And while others in his space claim the game is dying because big banks have tightened lending, DeAngelo sees opportunity.

"There's over 4,000 banks, over 4,000 credit unions. So there's not a lack of resources out there. You just have to be able to connect with them."

That's his edge. Relationships. The dirty work of cold calling bankers, building a database, creating a network that his competitors don't have the patience to build.

The Lesson That Cost Him

DeAngelo is a numbers guy. Computer science degree, remember. So when he found a four-unit property in Chicago with promising cash flow projections, he ran the numbers and pulled the trigger.

He didn't know the South Side. He didn't have boots on the ground. He trusted the spreadsheet.

"I inherited tenants that were not paying rent. They were going through a subsidy program. Once that time frame was over, they didn't pay. I had to evict them. They were squatting. They vandalized the property."

A year and a half later, he's still working through the rehab process to sell. But Watson doesn't call it a regret. He calls it education.

"I don't want to say I regret it, because now I'm better. I know I'm going to do a little bit more due diligence."

Real estate isn't dead for him. It's just on pause. And when he comes back, it'll be closer to home, with a team he trusts.

The Inner Work

Near the end of our conversation, DeAngelo gets reflective. He'd been thinking the day before about what was really holding his company back. Not the surface-level answers. The real stuff.

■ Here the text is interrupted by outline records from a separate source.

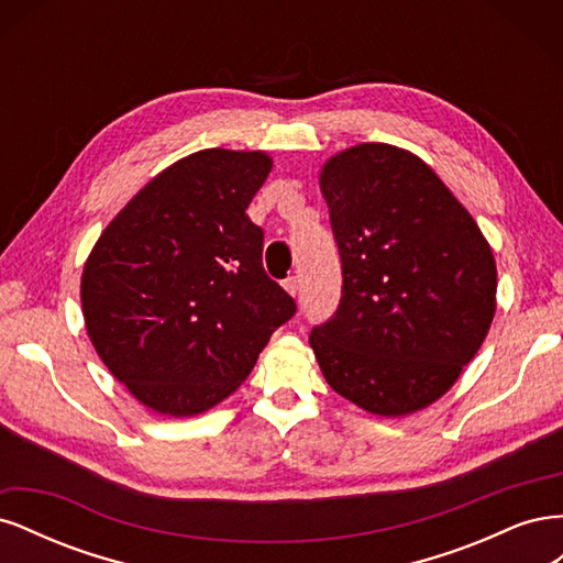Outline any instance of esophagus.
I'll list each match as a JSON object with an SVG mask.
<instances>
[{"mask_svg": "<svg viewBox=\"0 0 563 563\" xmlns=\"http://www.w3.org/2000/svg\"><path fill=\"white\" fill-rule=\"evenodd\" d=\"M284 288H286V294L288 296H298L300 294V279L298 277H288L286 282H284Z\"/></svg>", "mask_w": 563, "mask_h": 563, "instance_id": "esophagus-1", "label": "esophagus"}]
</instances>
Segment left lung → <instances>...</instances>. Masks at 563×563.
<instances>
[{"label":"left lung","mask_w":563,"mask_h":563,"mask_svg":"<svg viewBox=\"0 0 563 563\" xmlns=\"http://www.w3.org/2000/svg\"><path fill=\"white\" fill-rule=\"evenodd\" d=\"M343 261L310 345L340 397L399 418L444 397L496 314L498 269L470 211L413 152L362 143L319 174Z\"/></svg>","instance_id":"left-lung-1"}]
</instances>
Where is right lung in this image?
I'll list each match as a JSON object with an SVG mask.
<instances>
[{"label":"right lung","mask_w":563,"mask_h":563,"mask_svg":"<svg viewBox=\"0 0 563 563\" xmlns=\"http://www.w3.org/2000/svg\"><path fill=\"white\" fill-rule=\"evenodd\" d=\"M269 172L261 150L187 155L110 220L84 263L91 343L155 413L190 418L228 399L296 314L246 216Z\"/></svg>","instance_id":"obj_1"}]
</instances>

"My company was stuck at a revenue level for two, three years while I was working corporate. The reason why is because I had a fear of responsibility and accountability. I didn't want to deal with having people that had to answer to me."

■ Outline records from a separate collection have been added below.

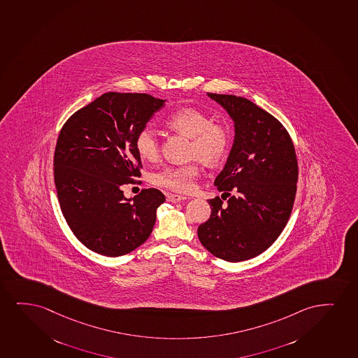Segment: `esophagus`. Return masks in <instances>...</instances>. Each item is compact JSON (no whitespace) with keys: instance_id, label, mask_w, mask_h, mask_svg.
I'll use <instances>...</instances> for the list:
<instances>
[{"instance_id":"obj_1","label":"esophagus","mask_w":358,"mask_h":358,"mask_svg":"<svg viewBox=\"0 0 358 358\" xmlns=\"http://www.w3.org/2000/svg\"><path fill=\"white\" fill-rule=\"evenodd\" d=\"M167 201H171V203H177V201H181V200L187 199V196H183V195L178 194H167L166 196Z\"/></svg>"}]
</instances>
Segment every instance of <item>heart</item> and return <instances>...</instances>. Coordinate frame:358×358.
I'll return each mask as SVG.
<instances>
[{
    "label": "heart",
    "mask_w": 358,
    "mask_h": 358,
    "mask_svg": "<svg viewBox=\"0 0 358 358\" xmlns=\"http://www.w3.org/2000/svg\"><path fill=\"white\" fill-rule=\"evenodd\" d=\"M170 130L191 138L188 153L191 158H198L185 165H170L154 173V185L170 191L188 193L193 191L199 177V160L206 165H216L222 162L231 148L232 136L227 126L221 122H211V117L194 108H181L165 119ZM136 149L141 158L153 162L158 158V137L150 127H142L136 136Z\"/></svg>",
    "instance_id": "obj_1"
}]
</instances>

It wasn't until his job disappeared that he was forced to confront it. To become the leader his company needed. And once he did, something shifted.

"Once you start becoming who you feel like you should have been, you kind of feel like you're unstoppable. As long as you have God with you, keep your faith, man, anything is possible."

The Question

I ask everyone the same closing question: If you could ask the world one question and get an honest answer, what would it be?

DeAngelo pauses. Then he laughs a little, like he knows it sounds simple.

"Why can't everybody just do good? The world would be a better place if everybody just did good."

It's not a naive question. Coming from a man who's been through squatters and setbacks and the slow grind of building something real, it lands differently. It's not idealism. It's exhaustion with the alternative.

DeAngelo Watson is locked in. And if you're trying to fund your business the right way, with real strategy and real relationships, he's probably the person you want in your corner.